» **REQUEST**: Can you continue the forum thread on why younger people are drawn to old media and technology, picking up right after its final post?

» **PASSAGE TO READ**:
------------

What's with the Millennial/Zoomer fascination with old crap?

I do not think this is an either/or, all or nothing situation.

I may be older but I certainly use my phone to carry my songs with me and use Tidal at home and have not touched a CD in years.

I used to have a good vinyl album collection but it was stolen and I never replaced it. I no longer have a turntable because reasons but I do wish I still had one and my old record collection. Those albums were special in a way that CDs only barely touch and iTunes never even approaches.

Hanging with friends and piling through the records and their great covers (usually) and liner notes was vastly more gratifying than with CDs and never with MP3s. Indeed, it never happened with CDs. No one does that anymore. Which is sad.

My 2020 Jeep Wrangler has manual transmission and crank windows. It also has USB ports. I put some songs on a thumb drive and play them through the sound system.

That’s what we do. It actually is an improvement over the mp3 discs (with six hours of random music) we used in our older car. Plus the car display gives you the song info, and stops playback when a call comes in.

This is a nice future! I’m not going to put my old 8-track deck in after all. :slight_smile:

Wow! Keep trying to invalidate people’s experiences. It’s a great look!

Yes, and the story is the same if you watch a movie in a theater or on your phone that you hold in your hand. That doesn’t mean that the experience of watching it is exactly the same.

Even before e-books, there were people who preferred reading a book in hardback to one in paperback (or vice versa), or who preferred reading a crisp new book to a raggedy old dog-eared book, even though it was the same story.

These sorts of things matter more to some people than to others, but it’s ridiculous to assert that they don’t, or shouldn’t, matter at all to anybody.

I there is a tendency for nostalgia to be even stonger for things you never experienced. I feel intense nostalgia for some aspects of the 1920s. I have lots of art-deco and art-deco inspired stuff, for example. It’s just cool.

------------

Data listing:
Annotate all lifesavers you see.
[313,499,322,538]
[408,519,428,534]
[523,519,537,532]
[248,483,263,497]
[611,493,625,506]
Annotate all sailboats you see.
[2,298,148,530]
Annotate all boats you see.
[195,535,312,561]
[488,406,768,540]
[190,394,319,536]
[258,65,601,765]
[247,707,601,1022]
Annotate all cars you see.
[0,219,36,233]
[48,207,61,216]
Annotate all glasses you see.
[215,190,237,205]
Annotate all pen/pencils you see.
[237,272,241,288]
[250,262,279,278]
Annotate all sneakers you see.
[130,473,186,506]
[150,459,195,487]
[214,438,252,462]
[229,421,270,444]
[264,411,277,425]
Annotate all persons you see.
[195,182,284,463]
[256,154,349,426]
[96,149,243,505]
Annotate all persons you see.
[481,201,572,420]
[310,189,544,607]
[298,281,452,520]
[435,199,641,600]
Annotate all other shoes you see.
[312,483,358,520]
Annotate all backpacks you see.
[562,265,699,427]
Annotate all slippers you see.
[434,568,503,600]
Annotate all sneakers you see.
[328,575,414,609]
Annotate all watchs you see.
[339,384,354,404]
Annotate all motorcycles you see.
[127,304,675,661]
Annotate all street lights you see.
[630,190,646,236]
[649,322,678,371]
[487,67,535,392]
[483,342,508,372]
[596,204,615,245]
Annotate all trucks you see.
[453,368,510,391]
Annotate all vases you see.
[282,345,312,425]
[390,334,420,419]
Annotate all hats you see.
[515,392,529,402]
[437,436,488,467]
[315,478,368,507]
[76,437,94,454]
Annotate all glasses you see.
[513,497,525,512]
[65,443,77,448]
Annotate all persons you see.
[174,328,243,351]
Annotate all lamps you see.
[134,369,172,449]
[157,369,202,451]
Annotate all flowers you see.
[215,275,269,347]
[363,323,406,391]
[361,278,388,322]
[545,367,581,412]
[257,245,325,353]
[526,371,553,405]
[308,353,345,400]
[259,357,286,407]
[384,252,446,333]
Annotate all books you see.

------------

» **IN RESPONSE**:
Gen-Xers (and Boomers) have a fairly unique experience where they have experienced the the analog and digital world. Analog is old hat, rather than some cool thing you “discovered”.

As someone who values both treebooks and ebooks equally, I have to strongly disagree with you.

Not quite what we’re talking about, but my junior high class of 1976 looked like a they’d put out a casting call for the Fonz…

Speaking of annoyances in the other direction I find myself very slightly annoyed that my 2016 car with its premium audio system won’t recognize FLAC. I must convert to MP3 or it’s a no go. Not that it matters much for sound quality, really - I mostly use digital files for downloaded bootleg live recording that are inherently not exactly hi-fidelity :wink:. It just pisses me off that I have to play around with converting them.

But I am a dinosaur who mostly listens to CDs in my car and continues to maintain a large collection of physical media.

I value them both, too, and while I may fondly remember a novel, I can’t even remember which format I read it on. It’s just words.

People think, in their experience, that CDs sound better when they have green magic marker on them. But I guess we should treat their experiences as equally valid, too?

When I read I book I slightly prefer dead trees because I spend enough time looking at a glowing computer screen, or even worse, a tiny phone screen, that I like to take a break from that.

I’ve never used e-ink on a tablet, so that might be a comparable experience, but reading books on a phone is quite obviously different from paper.

Personally I think it’s absolutely fantastic that I can have ALL my Kindle books at my fingertips no matter where I am. I absolutely love reading on my phone; I can do it anywhere and any time I have a chance to, without having to lug a paper book around with me. As far as I’m concerned, it’s a huge improvement.

And really… I always concentrated on the game, not the manuals. The only advantage to the paper stuff was the ability to use it at the same time as I was playing in the game, which has mostly been obviated by stuff like dual monitors and/or in-game tutorials and key listings that you don’t have to get out of the game to look at.

I think you’re in a very tiny minority if don’t find a difference between paper books and ebooks.

I can’t even imagine NOT remembering the format in which I read a book. If it was a paper book, and I think of a passage, I will remember whether it was on the left or right page and roughly what part of the page.

Some of us aren’t really paying too much attention to the actual format or words as such; we can read fast and easily enough that we can get a mental movie going based on the book and our imagination and it’s not really like reading anymore. So generally when I remember part of a book, I remember the mental scene in my head, not the words on the page.

One thing that e-readers have all over paper is the ability to view the text size you like, and in black on white, white on black, or other options depending on the reader.

Sure, as long as they don’t say it’s an objective difference and that they could pass a blind test. Actually, even if they said there was an objective difference, their experience would be valid to them, even if it was based on a delusion.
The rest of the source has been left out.